While the long-term trajectory of Chesapeake Bay Health overall remains positive, the mixed results in this year’s Bay Report Card remind us how important it is to remain committed to the partnerships that have set us on a long-term path toward progress on the Bay’s recovery. Recent alarmingly low population estimates for keystone Bay species like the striped bass and blue crab urgently reinforce that concern.

We are now decades into the multi-state, multi-agency, regional partnership to restore the health of the Chesapeake Bay. Having accomplished so much, it sometimes can seem the job is done and we can end investments in the Bay’s health.

I’ve heard the naysayers: Haven’t we fixed all the big problems? Isn’t our water clean enough? Are we done yet?

In a word, no. Our gains, though substantial, are incomplete. So much work still remains to be done. And it will take a shared passion, muscle and determination to get us there.

We must never forget that our joint effort to better conserve the Chesapeake Bay is truly revolutionary. It was not only the first such regional federal-state-local effort of its size and type, it continues to serve as a national model of how to do things the right way. It was created out of a shared understanding that without collective and coordinated action, sacrifice and investment, we were going to lose a shared treasure. And that remains both the reality and the mission today. 

We cannot lose sight of the reality that the number of ecological stressors confronting the Chesapeake Bay is only increasing over time, especially in this era of human-induced climate change. More concerning is the fact that once momentum is lost, it can boomerang, suddenly taking us in the wrong direction.

This year’s Chesapeake Bay Report Card also serves to remind us of the importance of making strategic investments in communities, maintaining vigilant oversight of critical infrastructure and expanding the use of best practices for agriculture.

That is why it is essential to move forward quickly on major projects like the Mid-Chesapeake Bay Island Ecosystem Restoration project, in which the U.S. Army Corps of Engineers revitalize the fast-disappearing James and Barren Islands.

There, the Corps will restore more than 2,100 total acres of uplands and wetlands and protect more than 1,300 acres of potential habitat for the submerged underwater grasses vital to a host of fish and wildlife. I fought hard, both in direct advocacy and through the appropriations process, to deliver the federal funding that kick-started the project. Ultimately, we guaranteed the project’s first several years of design and construction through the Infrastructure Investment and Jobs Act.

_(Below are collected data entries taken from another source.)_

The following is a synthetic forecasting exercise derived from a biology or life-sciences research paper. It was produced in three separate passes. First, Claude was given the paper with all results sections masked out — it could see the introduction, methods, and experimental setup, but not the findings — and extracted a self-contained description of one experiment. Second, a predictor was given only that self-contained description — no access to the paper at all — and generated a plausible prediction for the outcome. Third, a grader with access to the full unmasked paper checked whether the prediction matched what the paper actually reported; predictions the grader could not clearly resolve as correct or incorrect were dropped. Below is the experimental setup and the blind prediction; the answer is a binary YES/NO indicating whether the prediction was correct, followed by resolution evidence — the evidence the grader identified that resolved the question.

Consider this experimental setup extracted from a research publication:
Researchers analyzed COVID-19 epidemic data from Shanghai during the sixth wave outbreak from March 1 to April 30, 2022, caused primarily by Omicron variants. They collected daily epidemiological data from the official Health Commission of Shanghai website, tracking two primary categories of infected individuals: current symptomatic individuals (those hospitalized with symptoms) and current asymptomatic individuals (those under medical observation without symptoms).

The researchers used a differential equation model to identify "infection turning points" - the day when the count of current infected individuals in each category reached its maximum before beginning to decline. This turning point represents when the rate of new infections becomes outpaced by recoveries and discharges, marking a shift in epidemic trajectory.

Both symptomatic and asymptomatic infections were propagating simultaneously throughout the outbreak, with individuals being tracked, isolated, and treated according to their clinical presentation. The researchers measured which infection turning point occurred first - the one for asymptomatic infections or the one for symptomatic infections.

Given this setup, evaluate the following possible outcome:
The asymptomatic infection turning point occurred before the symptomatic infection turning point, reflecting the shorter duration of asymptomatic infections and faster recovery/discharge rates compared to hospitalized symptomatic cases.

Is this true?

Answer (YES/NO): YES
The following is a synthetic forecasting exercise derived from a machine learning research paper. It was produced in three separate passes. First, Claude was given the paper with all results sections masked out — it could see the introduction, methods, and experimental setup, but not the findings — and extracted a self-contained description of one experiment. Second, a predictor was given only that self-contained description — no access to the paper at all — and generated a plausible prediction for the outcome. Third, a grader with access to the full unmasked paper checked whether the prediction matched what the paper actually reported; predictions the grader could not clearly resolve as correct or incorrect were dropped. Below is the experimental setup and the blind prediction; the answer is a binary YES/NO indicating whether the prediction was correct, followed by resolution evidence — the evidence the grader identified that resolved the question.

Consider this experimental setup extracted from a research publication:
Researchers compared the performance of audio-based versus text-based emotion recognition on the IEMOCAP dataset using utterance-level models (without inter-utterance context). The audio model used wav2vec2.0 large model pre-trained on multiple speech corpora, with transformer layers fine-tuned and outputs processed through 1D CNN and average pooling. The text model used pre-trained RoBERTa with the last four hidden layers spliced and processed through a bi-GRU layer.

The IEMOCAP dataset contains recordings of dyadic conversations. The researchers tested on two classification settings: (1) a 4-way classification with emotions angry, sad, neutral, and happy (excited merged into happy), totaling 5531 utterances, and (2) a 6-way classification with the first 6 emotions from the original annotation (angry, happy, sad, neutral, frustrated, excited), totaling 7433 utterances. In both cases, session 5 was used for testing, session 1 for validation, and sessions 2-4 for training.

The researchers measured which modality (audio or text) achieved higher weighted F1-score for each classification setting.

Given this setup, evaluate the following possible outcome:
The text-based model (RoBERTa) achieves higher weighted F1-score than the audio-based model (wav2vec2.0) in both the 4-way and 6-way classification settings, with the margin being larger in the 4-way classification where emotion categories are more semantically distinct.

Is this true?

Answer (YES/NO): NO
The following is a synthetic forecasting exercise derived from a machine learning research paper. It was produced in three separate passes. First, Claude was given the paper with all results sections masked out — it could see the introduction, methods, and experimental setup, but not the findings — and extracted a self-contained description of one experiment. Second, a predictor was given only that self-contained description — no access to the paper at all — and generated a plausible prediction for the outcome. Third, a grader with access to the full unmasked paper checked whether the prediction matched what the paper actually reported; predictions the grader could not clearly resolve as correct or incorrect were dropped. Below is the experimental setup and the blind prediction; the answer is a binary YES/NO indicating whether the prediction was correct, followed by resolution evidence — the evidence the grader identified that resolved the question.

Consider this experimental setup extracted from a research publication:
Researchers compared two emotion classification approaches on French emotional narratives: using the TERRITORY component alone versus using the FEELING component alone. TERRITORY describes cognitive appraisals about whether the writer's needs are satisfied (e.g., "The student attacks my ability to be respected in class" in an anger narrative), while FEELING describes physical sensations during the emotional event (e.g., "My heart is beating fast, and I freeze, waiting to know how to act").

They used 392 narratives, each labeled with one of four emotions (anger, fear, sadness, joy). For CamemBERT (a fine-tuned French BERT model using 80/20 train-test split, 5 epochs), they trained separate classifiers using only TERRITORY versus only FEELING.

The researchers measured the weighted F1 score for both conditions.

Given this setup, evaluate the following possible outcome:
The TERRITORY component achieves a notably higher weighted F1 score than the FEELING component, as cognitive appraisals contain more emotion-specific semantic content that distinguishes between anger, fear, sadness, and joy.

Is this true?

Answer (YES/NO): NO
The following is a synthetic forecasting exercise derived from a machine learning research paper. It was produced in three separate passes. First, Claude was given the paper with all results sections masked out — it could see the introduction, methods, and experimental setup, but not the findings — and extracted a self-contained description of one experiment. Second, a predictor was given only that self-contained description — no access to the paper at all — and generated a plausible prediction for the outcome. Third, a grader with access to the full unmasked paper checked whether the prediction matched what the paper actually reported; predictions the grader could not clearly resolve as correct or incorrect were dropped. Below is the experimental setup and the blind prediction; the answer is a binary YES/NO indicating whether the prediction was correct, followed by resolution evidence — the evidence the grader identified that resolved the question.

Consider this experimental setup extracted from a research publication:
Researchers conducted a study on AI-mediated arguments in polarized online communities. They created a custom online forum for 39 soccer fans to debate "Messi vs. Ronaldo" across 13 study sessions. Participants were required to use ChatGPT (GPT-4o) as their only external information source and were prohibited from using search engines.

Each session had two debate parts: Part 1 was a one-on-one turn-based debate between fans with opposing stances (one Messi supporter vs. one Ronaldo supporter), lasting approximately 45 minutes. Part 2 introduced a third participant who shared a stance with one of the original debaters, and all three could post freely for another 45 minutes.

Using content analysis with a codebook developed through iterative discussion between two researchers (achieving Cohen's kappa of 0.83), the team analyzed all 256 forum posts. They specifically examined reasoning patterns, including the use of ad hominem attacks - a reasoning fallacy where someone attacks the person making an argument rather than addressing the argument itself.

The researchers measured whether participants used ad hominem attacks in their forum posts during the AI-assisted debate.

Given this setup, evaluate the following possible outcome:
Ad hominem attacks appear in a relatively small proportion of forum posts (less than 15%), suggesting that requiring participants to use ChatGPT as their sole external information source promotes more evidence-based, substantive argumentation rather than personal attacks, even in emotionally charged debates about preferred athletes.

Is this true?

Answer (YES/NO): YES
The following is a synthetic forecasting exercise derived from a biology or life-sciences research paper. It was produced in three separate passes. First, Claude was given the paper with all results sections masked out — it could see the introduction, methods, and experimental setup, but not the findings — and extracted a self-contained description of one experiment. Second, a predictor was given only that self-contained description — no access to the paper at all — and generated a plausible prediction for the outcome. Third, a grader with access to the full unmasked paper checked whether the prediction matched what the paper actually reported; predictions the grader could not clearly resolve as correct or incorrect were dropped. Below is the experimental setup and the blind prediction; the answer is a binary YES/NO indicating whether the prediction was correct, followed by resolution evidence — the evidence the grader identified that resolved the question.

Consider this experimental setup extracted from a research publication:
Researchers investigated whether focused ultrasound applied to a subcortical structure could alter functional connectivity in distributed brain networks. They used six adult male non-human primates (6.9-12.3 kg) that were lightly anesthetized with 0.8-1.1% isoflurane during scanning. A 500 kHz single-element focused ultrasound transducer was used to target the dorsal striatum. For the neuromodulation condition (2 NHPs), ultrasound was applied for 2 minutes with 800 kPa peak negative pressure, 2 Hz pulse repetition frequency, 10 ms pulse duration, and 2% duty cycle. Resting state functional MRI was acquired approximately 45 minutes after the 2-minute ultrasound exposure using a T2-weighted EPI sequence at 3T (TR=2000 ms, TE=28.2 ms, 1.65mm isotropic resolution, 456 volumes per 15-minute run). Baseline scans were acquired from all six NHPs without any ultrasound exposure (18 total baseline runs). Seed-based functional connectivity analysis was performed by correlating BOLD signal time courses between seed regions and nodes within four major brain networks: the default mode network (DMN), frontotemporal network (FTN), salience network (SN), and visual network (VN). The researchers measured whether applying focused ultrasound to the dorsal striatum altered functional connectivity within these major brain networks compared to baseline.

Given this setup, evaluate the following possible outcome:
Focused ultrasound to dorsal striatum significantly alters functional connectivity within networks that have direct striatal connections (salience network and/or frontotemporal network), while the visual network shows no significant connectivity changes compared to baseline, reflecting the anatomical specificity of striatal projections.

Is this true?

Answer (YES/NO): NO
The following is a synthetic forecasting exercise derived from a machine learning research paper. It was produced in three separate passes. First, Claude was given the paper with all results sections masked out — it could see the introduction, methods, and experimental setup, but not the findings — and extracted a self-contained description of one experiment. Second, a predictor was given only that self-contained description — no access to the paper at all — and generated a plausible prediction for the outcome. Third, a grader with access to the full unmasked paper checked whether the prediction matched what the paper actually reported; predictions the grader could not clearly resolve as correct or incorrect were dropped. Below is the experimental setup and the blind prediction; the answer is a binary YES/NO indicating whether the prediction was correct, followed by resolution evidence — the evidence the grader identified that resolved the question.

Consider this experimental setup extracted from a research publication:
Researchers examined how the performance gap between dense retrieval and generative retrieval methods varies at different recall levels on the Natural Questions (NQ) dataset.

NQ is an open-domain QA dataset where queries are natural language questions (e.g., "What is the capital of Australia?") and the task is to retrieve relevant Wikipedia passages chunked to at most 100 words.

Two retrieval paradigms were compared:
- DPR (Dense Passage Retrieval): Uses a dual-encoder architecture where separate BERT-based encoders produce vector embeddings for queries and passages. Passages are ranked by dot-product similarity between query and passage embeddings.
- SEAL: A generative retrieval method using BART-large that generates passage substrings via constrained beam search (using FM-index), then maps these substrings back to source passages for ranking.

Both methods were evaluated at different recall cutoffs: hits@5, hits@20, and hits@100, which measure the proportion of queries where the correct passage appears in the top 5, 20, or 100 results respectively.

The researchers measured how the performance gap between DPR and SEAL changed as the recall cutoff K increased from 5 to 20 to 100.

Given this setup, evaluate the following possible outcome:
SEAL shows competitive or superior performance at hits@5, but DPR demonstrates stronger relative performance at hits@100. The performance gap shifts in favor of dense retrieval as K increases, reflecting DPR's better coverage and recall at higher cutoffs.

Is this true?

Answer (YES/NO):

It also is essential to be ever-mindful of the massive conservation benefit that can come through working to protect and improve our rivers, streams and waterways at the community level. That’s why Senator Chris Van Hollen recently joined me in leading our colleagues from the Chesapeake Bay watershed in urging Senate leaders to support across-the-board funding sufficient to answer the many threats facing the health of the Chesapeake Bay watershed.

“Our states are heavily invested in implementing a Chesapeake Clean Water Blueprint designed to restore this national treasure. Continued federal partnership to support this complex, regional effort is key to their success,” we wrote in calling for a $91 million funding level for the EPA Chesapeake Bay Program and more than $440 million in federal grants to support clean water. 

We also advocated funding levels of $15 million for the U.S. Fish and Wildlife Service Chesapeake WILD program; $10.7 million for the NOAA Chesapeake Bay Office; $5.6 million for National Park Service Chesapeake Bay Office programs; and more than $17 million for scientific and monitoring services of the U.S. Geological Survey.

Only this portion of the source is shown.